Bhandari v Advocates Committee [1956] 1 WLR 1442; [1956] 3 All ER 742.

In re A Solicitor, Ex parte the Law Society [1912] 1 KB 302.

Appeal

This was an appeal against two decisions of the Lawyers Statutory Committee pursuant to s 58 of the Lawyers Act 1986 disputing findings of "improper conduct" as a lawyer and the penalties imposed.

Editorial Note

For further proceedings see Toll v Kibi Kara (No 2) at 201.

Counsel

J Patterson, for the appellant and the appellant in person.

J Sleight, for the respondents.

Cur adv vult

12 February 1990

HINCHLIFFE J: This is an appeal from two decisions of the Lawyers Statutory Committee pursuant to s 58 of the Lawyers Act 1986.

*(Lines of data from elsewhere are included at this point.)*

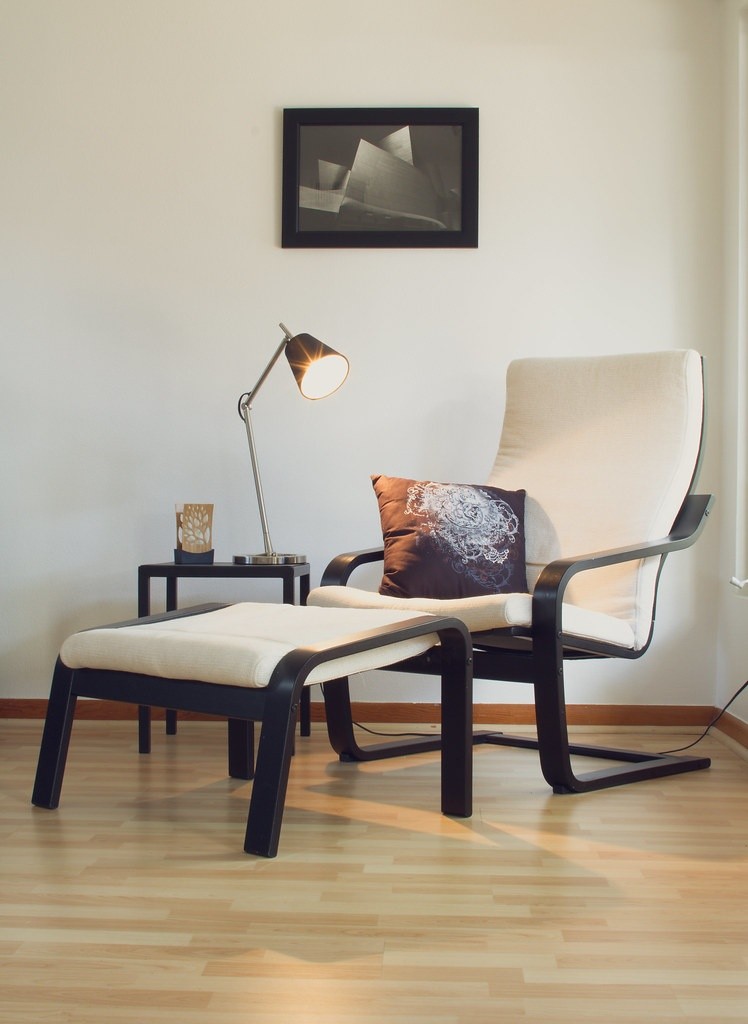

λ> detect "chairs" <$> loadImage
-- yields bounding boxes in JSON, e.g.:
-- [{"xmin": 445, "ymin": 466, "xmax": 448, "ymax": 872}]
[{"xmin": 30, "ymin": 348, "xmax": 715, "ymax": 860}]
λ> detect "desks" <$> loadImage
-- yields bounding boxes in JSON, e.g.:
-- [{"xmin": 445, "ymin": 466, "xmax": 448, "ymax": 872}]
[{"xmin": 136, "ymin": 561, "xmax": 311, "ymax": 755}]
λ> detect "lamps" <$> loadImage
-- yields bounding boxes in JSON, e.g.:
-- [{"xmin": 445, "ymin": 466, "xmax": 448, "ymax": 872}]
[{"xmin": 236, "ymin": 321, "xmax": 351, "ymax": 563}]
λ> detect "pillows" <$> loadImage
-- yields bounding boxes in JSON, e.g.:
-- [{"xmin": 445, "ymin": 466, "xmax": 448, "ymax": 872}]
[{"xmin": 369, "ymin": 473, "xmax": 532, "ymax": 599}]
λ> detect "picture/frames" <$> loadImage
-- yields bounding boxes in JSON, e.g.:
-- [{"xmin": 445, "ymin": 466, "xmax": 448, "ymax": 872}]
[{"xmin": 281, "ymin": 107, "xmax": 481, "ymax": 250}]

The first decision went as follows:

"1. ... you, David Toll, have been guilty of improper conduct as a lawyer in that:

you engaged in conduct which was unprofessional and prejudicial to the administration of justice in that you did, on or about the 22nd June 1989 swear in an Affidavit in National Court proceedings WS1009 of 1989 'That no notice of intention to defend has been filed within 30 days of service of the summons herein as required by Order 4r.11 (b) 1' when in fact such notice of intention to defend has been filed.

2. The Committee imposes the following penalties upon you:

(1) a finding of improper conduct as a lawyer; and

(2) a monetary penalty of K500; and

(3) suspension from practice for a period of 21 days commencing from the date of service upon you of this Decision."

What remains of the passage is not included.